_Your task_:
Please repeat the items from the line containing "At a higher" down through the line containing "Answer: (x=25, y=257)", replacing "gray metal wall panel" with "steel wall panel" and leaving all else unchanged. Give only those lines.

_Provided records_:

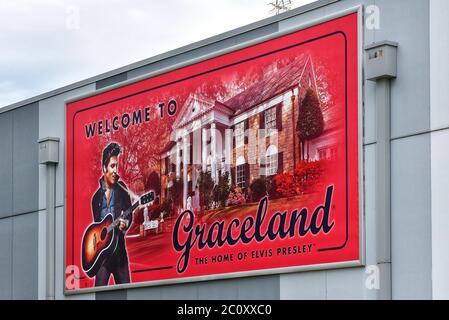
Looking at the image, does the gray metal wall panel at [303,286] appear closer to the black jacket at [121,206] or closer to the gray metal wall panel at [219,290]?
the gray metal wall panel at [219,290]

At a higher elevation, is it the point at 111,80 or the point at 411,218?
the point at 111,80

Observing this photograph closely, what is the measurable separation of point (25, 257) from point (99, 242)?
Result: 2.33 meters

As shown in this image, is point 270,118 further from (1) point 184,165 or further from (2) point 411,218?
(2) point 411,218

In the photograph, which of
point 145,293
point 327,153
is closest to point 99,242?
point 145,293

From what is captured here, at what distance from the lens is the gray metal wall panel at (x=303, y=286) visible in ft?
47.7

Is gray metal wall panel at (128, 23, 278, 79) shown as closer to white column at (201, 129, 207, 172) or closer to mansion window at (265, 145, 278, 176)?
white column at (201, 129, 207, 172)

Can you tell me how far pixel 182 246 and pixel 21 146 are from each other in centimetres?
501

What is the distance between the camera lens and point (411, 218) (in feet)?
44.0

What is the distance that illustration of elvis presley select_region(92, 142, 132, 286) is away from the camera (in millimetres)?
17859

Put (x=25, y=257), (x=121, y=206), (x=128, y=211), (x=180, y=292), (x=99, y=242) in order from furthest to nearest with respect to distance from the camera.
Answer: (x=25, y=257) < (x=99, y=242) < (x=121, y=206) < (x=128, y=211) < (x=180, y=292)

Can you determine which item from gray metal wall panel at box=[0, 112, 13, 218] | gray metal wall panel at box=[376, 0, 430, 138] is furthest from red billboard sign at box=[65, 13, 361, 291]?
gray metal wall panel at box=[0, 112, 13, 218]


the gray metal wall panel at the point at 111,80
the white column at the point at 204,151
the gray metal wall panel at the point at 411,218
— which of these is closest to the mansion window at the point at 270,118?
the white column at the point at 204,151

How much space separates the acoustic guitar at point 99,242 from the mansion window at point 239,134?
8.43ft

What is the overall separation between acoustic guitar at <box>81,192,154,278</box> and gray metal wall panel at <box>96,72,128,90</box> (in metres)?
2.15
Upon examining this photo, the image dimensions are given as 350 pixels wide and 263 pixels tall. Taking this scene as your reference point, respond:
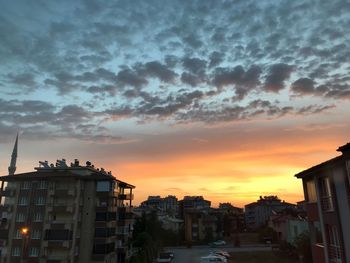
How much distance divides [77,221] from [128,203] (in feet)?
51.5

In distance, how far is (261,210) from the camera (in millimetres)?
157625

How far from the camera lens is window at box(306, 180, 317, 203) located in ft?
86.3

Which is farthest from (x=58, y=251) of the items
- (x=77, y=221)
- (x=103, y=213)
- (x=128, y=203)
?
(x=128, y=203)

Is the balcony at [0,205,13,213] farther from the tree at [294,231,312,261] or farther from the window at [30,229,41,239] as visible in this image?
the tree at [294,231,312,261]

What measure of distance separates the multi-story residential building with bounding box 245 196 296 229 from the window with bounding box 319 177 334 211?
13403 centimetres

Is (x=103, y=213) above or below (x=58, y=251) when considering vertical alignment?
above

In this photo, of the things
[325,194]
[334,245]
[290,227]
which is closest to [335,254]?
[334,245]

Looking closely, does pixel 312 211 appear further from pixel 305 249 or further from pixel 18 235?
pixel 18 235

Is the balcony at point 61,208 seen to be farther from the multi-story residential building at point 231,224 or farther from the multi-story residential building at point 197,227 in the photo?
the multi-story residential building at point 231,224

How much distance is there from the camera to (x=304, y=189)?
28.6 meters

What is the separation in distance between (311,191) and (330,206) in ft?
13.4

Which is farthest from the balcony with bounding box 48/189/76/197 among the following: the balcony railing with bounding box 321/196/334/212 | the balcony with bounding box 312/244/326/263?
the balcony railing with bounding box 321/196/334/212

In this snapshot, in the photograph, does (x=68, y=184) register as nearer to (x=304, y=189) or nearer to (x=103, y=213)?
(x=103, y=213)

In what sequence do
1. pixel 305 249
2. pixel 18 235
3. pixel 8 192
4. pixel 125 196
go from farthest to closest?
1. pixel 125 196
2. pixel 8 192
3. pixel 18 235
4. pixel 305 249
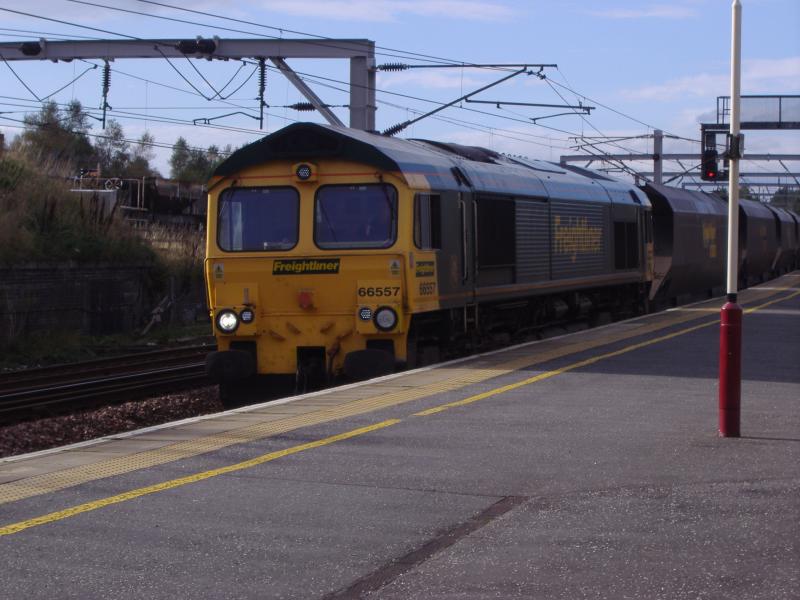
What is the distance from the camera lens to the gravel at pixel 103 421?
12102 mm

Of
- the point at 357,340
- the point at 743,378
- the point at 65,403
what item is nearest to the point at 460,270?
the point at 357,340

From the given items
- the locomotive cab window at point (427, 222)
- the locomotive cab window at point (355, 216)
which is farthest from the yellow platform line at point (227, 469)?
the locomotive cab window at point (355, 216)

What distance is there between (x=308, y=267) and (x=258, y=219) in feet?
3.12

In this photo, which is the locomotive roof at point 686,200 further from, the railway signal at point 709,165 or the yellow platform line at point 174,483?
the yellow platform line at point 174,483

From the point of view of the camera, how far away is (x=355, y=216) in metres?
13.6

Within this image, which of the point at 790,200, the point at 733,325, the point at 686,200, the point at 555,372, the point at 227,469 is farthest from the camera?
the point at 790,200

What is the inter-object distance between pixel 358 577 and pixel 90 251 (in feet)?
70.1

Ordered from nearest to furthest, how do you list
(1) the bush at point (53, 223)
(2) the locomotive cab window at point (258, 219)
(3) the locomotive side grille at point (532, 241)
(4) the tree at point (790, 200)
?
(2) the locomotive cab window at point (258, 219) < (3) the locomotive side grille at point (532, 241) < (1) the bush at point (53, 223) < (4) the tree at point (790, 200)

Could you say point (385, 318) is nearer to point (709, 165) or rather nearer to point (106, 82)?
point (709, 165)

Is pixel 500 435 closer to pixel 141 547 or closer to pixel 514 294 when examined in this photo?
pixel 141 547

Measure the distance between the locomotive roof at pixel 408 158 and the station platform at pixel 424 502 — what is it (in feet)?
10.6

_Solution to this task_:
At a higher elevation, is it the point at 111,80 or the point at 411,218?
the point at 111,80

Observing this photograph closely, what is the measurable separation of point (25, 257) from point (99, 242)?
Result: 2.33 meters

As shown in this image, is point 270,118 further from (1) point 184,165 or further from (2) point 411,218?
(2) point 411,218

In the photograph, which of
point 145,293
point 327,153
is closest to point 99,242?
point 145,293

From what is captured here, at what distance from the lens is the steel wall panel at (x=303, y=286) visible in ft?
47.7

Is steel wall panel at (128, 23, 278, 79) shown as closer to white column at (201, 129, 207, 172) or closer to mansion window at (265, 145, 278, 176)?
white column at (201, 129, 207, 172)

Can you tell me how far pixel 182 246 and pixel 21 146 are from each other in centimetres?
501

What is the distance between the camera lens and point (411, 218) (in feet)?
44.0

What is the distance that illustration of elvis presley select_region(92, 142, 132, 286) is away from the camera (in millimetres)?
17859

Put (x=25, y=257), (x=121, y=206), (x=128, y=211), (x=180, y=292), (x=99, y=242) in order from furthest to nearest with respect to distance from the camera.
Answer: (x=25, y=257) < (x=99, y=242) < (x=121, y=206) < (x=128, y=211) < (x=180, y=292)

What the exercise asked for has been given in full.